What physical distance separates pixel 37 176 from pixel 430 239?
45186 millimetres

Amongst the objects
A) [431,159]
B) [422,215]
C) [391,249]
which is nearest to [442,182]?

__________

_Problema a resolver_
Presenta todas las líneas del material anterior como una tabla en Markdown con las columnas «Número» y «Línea», numerando las filas de forma consecutiva desde 1. Omite las líneas en blanco.

_Solución del problema_
| Número | Línea |
|---|---|
| 1 | What physical distance separates pixel 37 176 from pixel 430 239? |
| 2 | 45186 millimetres |
| 3 | Amongst the objects |
| 4 | A) [431,159] |
| 5 | B) [422,215] |
| 6 | C) [391,249] |
| 7 | which is nearest to [442,182]? |